◆ STATED TASK A: Which lines of the records contain the word "closest"? Copy each of them.

◆ SUPPLIED TEXT:

┌────────

The redesigned filter flow introduces options progressively, surfacing the most decision-relevant filters first and grouping the rest behind a simple "more filters" option. Users move through the search with a clearer sense of control rather than feeling like they need to configure everything before they can begin.

After: Ads, sidebars, and competing CTAs removed — just the job, the requirements, and a clear next step.
That same logic carries into the job detail page. Everything that isn't directly relevant to the application decision — ads, "People also viewed" sidebars, notification badges — is removed. What's left is the job, the requirements, and a clear next step.
Design decision: These two screens solve the same underlying problem from different angles. The guided filters reduce overload at the start of the search. The cleaned-up detail page reduces it at the end. Users who are already anxious about whether they belong in a role shouldn't have to fight the interface to find out.
Recommendation 4: Give users a way to manage their search

Before: A flat list with no status or context.

After: Application status, reminders, and notes in one place — search management built into the platform.
The saved jobs tracker turns passive bookmarking into an active tool. Users can log application status, set reminders, and add notes — keeping everything in one place instead of across spreadsheets, notes apps, and memory.
Design decision: First-generation job seekers are often managing their search without a support system. A built-in tracker reduces the organizational overhead that typically lives outside the platform.
Every recommendation traces back to the same root cause: a platform that wasn't designed for users who don't already know how to use it.
Impact
This project was conducted as a research and design study, so these changes weren't shipped — but the work was grounded in real data from 25 survey participants and 4 user interviews, and the design decisions map directly to documented breakdowns in the current experience.

└────────

◆ STORED ROWS:
┌────────

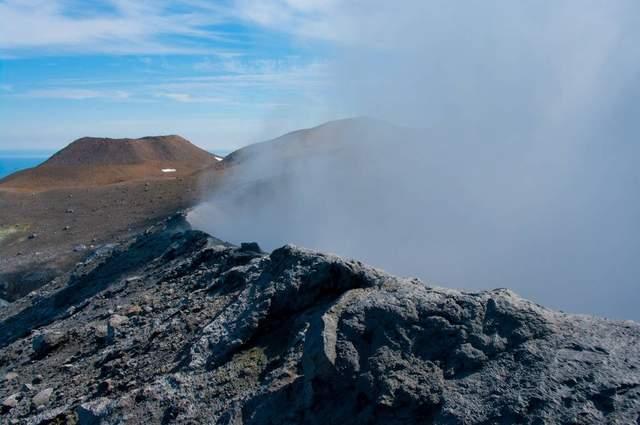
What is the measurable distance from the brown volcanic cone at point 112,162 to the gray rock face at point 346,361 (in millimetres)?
26750

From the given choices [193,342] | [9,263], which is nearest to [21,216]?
[9,263]

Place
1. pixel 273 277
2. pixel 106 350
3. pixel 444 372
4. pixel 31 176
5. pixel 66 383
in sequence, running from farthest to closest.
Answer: pixel 31 176, pixel 106 350, pixel 66 383, pixel 273 277, pixel 444 372

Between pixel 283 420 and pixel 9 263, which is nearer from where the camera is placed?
pixel 283 420

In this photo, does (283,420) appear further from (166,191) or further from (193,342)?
(166,191)

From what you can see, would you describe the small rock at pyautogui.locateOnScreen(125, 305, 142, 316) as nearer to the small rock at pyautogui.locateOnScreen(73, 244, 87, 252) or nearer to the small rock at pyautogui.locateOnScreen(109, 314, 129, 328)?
the small rock at pyautogui.locateOnScreen(109, 314, 129, 328)

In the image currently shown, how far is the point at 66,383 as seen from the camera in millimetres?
5711

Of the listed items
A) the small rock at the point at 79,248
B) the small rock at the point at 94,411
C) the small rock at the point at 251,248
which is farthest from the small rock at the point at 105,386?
the small rock at the point at 79,248

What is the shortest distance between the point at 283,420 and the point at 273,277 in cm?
155

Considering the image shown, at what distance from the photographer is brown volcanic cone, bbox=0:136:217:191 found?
32906 mm

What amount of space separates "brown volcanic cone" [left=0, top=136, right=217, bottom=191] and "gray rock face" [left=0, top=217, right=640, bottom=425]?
26750 millimetres

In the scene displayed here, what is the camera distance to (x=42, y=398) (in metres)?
5.50

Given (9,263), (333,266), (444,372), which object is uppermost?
(333,266)

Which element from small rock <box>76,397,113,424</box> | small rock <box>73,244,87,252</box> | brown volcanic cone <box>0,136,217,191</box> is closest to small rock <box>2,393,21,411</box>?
small rock <box>76,397,113,424</box>

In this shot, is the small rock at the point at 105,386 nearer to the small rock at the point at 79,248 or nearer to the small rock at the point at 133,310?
the small rock at the point at 133,310
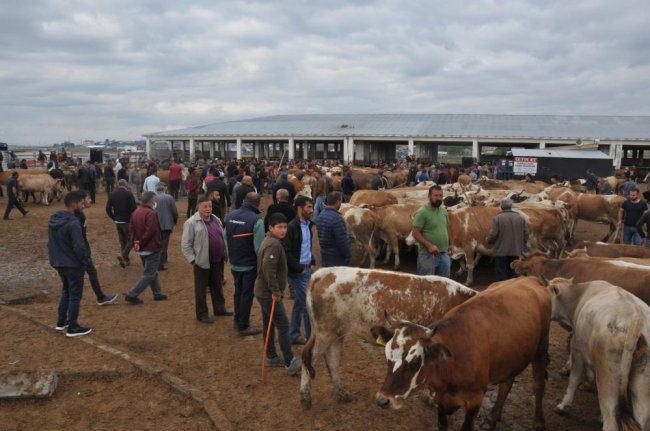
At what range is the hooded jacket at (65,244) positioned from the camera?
657cm

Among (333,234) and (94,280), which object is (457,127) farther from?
(94,280)

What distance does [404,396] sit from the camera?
3801 mm

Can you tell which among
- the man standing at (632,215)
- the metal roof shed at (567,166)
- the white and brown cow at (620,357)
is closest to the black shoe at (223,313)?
the white and brown cow at (620,357)

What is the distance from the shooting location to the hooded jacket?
657cm

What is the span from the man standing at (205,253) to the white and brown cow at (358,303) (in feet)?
8.71

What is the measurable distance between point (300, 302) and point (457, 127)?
41.9m

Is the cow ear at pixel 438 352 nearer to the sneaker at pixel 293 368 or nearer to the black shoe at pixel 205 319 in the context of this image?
the sneaker at pixel 293 368

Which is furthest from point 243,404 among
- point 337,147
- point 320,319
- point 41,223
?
point 337,147

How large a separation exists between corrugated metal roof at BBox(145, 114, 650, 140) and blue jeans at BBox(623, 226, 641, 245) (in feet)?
96.9

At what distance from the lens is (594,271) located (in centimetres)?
626

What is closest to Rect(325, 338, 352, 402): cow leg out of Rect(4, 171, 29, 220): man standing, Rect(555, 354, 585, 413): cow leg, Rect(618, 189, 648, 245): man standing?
Rect(555, 354, 585, 413): cow leg

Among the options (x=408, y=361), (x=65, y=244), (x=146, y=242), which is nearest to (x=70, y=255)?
(x=65, y=244)

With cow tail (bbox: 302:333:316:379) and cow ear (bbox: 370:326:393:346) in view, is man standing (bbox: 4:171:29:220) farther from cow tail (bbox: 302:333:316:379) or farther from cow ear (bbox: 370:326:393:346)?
cow ear (bbox: 370:326:393:346)

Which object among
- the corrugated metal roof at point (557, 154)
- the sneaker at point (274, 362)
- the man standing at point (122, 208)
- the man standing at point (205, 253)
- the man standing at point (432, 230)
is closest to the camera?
the sneaker at point (274, 362)
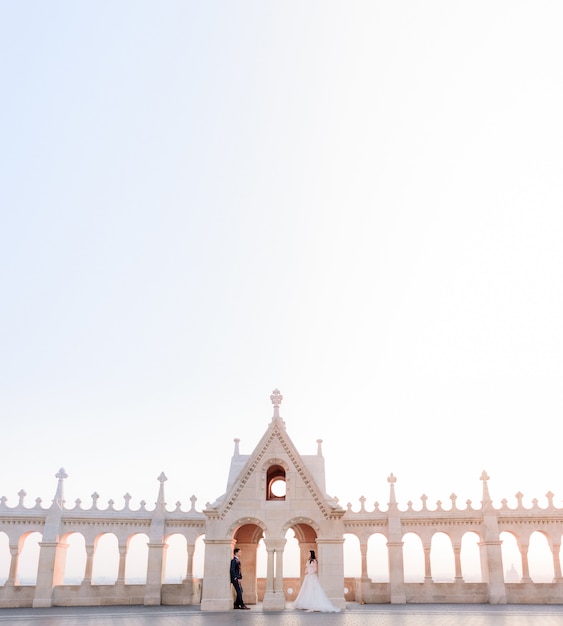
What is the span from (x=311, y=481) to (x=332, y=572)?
194 inches

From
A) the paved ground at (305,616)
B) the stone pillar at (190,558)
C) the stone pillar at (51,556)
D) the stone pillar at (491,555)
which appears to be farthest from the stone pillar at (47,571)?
the stone pillar at (491,555)

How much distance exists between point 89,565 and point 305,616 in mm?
17116

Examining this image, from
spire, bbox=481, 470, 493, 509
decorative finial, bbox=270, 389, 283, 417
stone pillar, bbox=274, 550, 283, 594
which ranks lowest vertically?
stone pillar, bbox=274, 550, 283, 594

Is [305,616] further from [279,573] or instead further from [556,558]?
[556,558]

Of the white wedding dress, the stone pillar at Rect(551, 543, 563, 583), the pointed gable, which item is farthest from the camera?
the stone pillar at Rect(551, 543, 563, 583)

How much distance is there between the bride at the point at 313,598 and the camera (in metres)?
31.5

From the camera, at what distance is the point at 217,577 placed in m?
33.7

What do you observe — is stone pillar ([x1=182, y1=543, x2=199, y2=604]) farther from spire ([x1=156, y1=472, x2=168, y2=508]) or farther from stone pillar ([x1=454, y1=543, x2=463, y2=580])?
stone pillar ([x1=454, y1=543, x2=463, y2=580])

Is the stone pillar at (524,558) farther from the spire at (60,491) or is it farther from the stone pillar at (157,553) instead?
the spire at (60,491)

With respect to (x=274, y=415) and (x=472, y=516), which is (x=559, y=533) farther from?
(x=274, y=415)

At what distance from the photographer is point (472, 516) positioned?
38.9m

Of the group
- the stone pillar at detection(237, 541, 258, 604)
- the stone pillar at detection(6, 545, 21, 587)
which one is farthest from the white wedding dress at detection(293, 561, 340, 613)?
the stone pillar at detection(6, 545, 21, 587)

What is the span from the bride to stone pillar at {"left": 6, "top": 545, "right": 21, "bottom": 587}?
18.4m

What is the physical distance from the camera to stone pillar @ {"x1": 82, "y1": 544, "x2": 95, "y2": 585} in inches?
1515
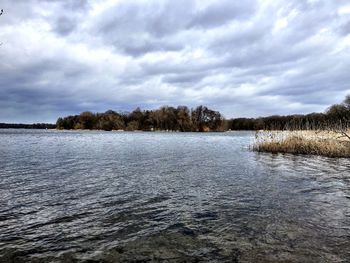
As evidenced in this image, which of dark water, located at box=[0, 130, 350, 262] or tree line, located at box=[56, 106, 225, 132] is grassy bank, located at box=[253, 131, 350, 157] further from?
tree line, located at box=[56, 106, 225, 132]

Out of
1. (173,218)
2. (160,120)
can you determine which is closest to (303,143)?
(173,218)

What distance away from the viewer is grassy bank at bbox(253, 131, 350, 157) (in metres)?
31.7

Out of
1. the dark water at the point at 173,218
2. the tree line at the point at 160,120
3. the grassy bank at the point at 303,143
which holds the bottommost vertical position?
the dark water at the point at 173,218

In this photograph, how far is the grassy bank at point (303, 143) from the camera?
31.7 metres

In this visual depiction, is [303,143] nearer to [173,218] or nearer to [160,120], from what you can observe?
[173,218]

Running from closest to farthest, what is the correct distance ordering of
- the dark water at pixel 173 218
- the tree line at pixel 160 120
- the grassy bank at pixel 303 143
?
the dark water at pixel 173 218
the grassy bank at pixel 303 143
the tree line at pixel 160 120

└────────

◆ STATED TASK B: Extend the job search platform redesign write-up, picking up right after its last sentence.

◆ ANSWER A:
in sequence, running from farthest to closest.
Which element from small rock <box>76,397,113,424</box> | small rock <box>73,244,87,252</box> | brown volcanic cone <box>0,136,217,191</box> is closest to small rock <box>2,393,21,411</box>?
is closest to the black shoe at (223,313)?
What is closest to Rect(325, 338, 352, 402): cow leg out of Rect(4, 171, 29, 220): man standing, Rect(555, 354, 585, 413): cow leg, Rect(618, 189, 648, 245): man standing?
is closest to the camera?
can you determine which is closest to (303,143)?
Running from closest to farthest, what is the correct distance ordering of

◆ ANSWER B:
The research made one thing consistently clear: users don't need a smarter algorithm, they need transparency. Knowing why a job was recommended matters more than the recommendation itself. Reducing cognitive load also isn't about removing features — it's about sequencing them. Progressive disclosure and a cleaner information hierarchy would let users focus on fit rather than fighting the interface. And first-generation job seekers aren't a niche; every improvement designed for users without assumed prior knowledge makes the experience better for everyone on the platform.
If taken to usability testing, the primary metrics I'd track are time to assess job fit on a redesigned listing, confidence rating before and after interacting with the match score feature, and task completion rate for the filter flow compared to the current experience.
Reflection
This project pushed me to be more disciplined about the gap between research and design. Findings don't automatically become solutions — there's real work in deciding what to prioritize, what to simplify, and what to cut. The filter redesign is a good example of that: the first version solved the wrong problem because I hadn't interrogated the finding closely enough. Catching that mid-process and changing course was the most valuable part of the 8 weeks.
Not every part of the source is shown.